§ **SET OF TASKS**:
A) In the album notes below, reproduce word for word the passage that begins at the words "Release Date: 14th" and stops after the words "the first time.".
B) Answer from the album notes below:
(i) Where was 'Overtures in Spades' recorded?
(ii) Under what title was that album reissued?
(iii) In what year did Agoult and the New Symphony Orchestra make 'Clair de lune'?

Release Date: 14th June 2019

Contents

About

Three Decca albums of popular Romantic classics remastered complete for this 2-CD set, compiled for the first time.

Recorded at London’s Kingsway Hall early in 1957 and first released in the US by RCA Victor, ‘Overtures in Spades’ was a collection of operatic openers that enjoyed more popular currency then than they do now: Suppé’s Light Cavalry still features on radio playlists, less so his overtures to Morning, Noon and Night in Vienna or The Queen of Spades, while three 19th-century pieces of polished craftsmanship by Adam, Auber and Hérold are hardly known today.

Reissued as ‘Overture! Overture!’ the album took another 12 years to be incorporated within the Decca catalogue, though the reviewers had enjoyed the dynamic Decca sound of the original recording as well as the full-bodied, exciting performances of a London studio band under the directorship of Raymond Agoult, a seasoned, Hungarian-born conductor of popular and light classics. In 1958 Agoult and the New Symphony Orchestra made a second record for Decca, ‘Clair de lune’, featuring gentle Andantes and tender Adagios - a Classic FM album before its time - by the likes of Debussy, Elgar, Tchaikovsky and Massenet.

§ **DATASET SECTION**:
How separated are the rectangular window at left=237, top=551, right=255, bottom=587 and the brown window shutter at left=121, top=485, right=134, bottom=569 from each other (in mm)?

§ **RESPONSES BY TASK**:
A)
Release Date: 14th June 2019

Contents

About

Three Decca albums of popular Romantic classics remastered complete for this 2-CD set, compiled for the first time.

B)
(i) London's Kingsway Hall
(ii) 'Overture! Overture!'
(iii) 1958